**Required tasks:**
**a)** According to the chiacchiere recipe text, how long must the dough rest?
**b)** Copy word for word everything in the chiacchiere recipe text from "2. The dough" down to "bubbles you see.".

Chacchiere (pronounced kjakˈkjɛːre) is a classic sweet Italians prepare in February during Carnival time. They have different names depending on the regions: they are called chiacchiere in Lombardia, frappe and sfrappole in Emilia Romagna, crostoli in Trentino and Veneto. And, again, bugie, nun ribbons, knots of love. In Abruzzo we generally call them chiacchiere, the word in Italian also means chit-chat, chatter, gossip.
Chiacchiere are a very crumbly dessert, based on few simple ingredients: flour, butter, sugar, eggs and a small quantity of spirits – Liquore Strega or white grappa (though I don’t use it when making chiacchiere for the kids). The dough is obtained by working the ingredients together and pulling them in a thin sheet, then it is cut into strips or squares and afterwards fried in oil. They are served sprinkled with powdered sugar. Their shape, with two sharp central cuts, makes the chiacchiere the unmistakable symbol of Italian Carnival.
Six basic rules to know by heart to make perfect chiacchiere
1. Butter should be soft or almost melted.
2. The dough must rest for at least 30 minutes.
3. Use a pasta machine (if you have one) to roll the dough.
4. Folding and running the dough through pasta roller a couple of times is THE SECRET for those magic airy bubbles you see.

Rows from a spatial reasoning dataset
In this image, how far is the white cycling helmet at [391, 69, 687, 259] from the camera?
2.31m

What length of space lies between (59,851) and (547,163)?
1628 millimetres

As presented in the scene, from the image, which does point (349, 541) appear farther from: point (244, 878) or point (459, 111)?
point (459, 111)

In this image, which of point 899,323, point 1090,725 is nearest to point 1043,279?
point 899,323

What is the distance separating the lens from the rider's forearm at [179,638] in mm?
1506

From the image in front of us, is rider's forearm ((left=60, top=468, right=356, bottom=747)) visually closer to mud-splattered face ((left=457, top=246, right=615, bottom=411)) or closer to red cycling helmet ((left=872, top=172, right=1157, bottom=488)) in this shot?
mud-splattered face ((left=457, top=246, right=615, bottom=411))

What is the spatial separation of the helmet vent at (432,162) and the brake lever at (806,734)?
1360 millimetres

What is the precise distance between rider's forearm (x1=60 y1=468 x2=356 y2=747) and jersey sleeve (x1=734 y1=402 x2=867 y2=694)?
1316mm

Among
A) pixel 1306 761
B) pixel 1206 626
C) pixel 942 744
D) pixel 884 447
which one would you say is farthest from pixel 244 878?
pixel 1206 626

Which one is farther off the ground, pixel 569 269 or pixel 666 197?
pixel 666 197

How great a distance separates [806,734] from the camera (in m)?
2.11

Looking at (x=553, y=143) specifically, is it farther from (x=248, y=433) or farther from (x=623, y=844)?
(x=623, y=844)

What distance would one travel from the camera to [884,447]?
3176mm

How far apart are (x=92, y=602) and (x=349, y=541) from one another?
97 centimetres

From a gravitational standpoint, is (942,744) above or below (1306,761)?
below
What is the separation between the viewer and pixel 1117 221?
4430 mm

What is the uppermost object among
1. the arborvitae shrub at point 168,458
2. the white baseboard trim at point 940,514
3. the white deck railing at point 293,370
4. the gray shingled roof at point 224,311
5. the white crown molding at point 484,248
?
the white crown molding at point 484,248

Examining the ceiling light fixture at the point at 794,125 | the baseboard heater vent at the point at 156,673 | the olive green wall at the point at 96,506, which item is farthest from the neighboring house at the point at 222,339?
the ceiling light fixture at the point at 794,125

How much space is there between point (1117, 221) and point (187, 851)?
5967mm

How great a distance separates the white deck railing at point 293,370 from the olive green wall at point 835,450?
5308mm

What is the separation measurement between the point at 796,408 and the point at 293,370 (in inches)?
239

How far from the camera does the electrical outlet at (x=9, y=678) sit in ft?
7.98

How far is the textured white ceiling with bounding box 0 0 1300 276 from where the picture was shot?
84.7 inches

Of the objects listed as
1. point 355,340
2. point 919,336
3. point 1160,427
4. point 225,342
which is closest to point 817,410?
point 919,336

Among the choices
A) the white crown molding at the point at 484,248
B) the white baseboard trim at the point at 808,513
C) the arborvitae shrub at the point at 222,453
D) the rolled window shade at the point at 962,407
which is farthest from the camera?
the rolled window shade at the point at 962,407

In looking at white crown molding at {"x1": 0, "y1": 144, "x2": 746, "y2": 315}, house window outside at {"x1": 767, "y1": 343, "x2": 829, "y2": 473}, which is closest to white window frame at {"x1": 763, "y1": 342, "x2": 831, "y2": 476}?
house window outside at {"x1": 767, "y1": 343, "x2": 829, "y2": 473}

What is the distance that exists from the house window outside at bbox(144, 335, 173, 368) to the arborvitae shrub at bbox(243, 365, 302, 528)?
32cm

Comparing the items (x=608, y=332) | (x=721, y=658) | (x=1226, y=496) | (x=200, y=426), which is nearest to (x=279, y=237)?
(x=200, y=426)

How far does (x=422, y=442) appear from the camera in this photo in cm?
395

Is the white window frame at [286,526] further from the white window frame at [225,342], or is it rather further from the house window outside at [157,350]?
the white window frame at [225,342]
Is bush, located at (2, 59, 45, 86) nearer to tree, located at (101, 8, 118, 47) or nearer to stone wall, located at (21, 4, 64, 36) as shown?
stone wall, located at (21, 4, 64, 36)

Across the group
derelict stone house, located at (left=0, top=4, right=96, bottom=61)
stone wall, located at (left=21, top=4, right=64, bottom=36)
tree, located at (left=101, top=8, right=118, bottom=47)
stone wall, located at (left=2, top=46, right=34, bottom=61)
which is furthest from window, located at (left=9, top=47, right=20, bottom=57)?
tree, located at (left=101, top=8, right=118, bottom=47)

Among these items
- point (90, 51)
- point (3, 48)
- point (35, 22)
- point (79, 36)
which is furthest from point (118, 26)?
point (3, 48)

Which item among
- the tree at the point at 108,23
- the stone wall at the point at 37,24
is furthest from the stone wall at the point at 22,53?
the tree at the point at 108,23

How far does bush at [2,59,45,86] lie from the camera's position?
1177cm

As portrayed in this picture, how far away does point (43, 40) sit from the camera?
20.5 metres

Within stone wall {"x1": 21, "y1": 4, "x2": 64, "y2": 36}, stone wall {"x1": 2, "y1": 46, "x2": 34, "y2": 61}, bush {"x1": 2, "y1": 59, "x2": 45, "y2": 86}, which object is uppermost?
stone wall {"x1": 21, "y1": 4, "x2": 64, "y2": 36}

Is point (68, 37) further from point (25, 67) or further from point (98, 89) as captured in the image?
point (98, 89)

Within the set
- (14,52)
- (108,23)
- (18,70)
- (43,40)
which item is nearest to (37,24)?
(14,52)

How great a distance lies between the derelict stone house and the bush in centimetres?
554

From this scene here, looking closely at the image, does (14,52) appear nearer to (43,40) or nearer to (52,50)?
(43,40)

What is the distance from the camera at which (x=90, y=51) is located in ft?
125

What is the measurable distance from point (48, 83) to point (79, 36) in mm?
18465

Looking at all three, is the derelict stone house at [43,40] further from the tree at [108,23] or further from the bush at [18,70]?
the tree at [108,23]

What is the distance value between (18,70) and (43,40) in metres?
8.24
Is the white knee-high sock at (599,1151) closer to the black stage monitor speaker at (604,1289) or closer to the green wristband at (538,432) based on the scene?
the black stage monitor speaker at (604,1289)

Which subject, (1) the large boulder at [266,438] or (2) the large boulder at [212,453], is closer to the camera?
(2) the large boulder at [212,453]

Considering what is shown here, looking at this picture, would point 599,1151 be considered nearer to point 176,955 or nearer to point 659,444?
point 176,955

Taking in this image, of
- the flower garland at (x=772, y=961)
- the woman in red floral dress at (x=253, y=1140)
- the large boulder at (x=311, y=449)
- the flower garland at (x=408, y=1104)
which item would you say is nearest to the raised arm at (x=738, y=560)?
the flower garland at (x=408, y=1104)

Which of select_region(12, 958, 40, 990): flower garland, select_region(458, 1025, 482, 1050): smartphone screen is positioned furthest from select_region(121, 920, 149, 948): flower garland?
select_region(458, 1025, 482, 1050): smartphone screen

**Task-by-task results:**
**a)** At least 30 minutes.

**b)**
2. The dough must rest for at least 30 minutes.
3. Use a pasta machine (if you have one) to roll the dough.
4. Folding and running the dough through pasta roller a couple of times is THE SECRET for those magic airy bubbles you see.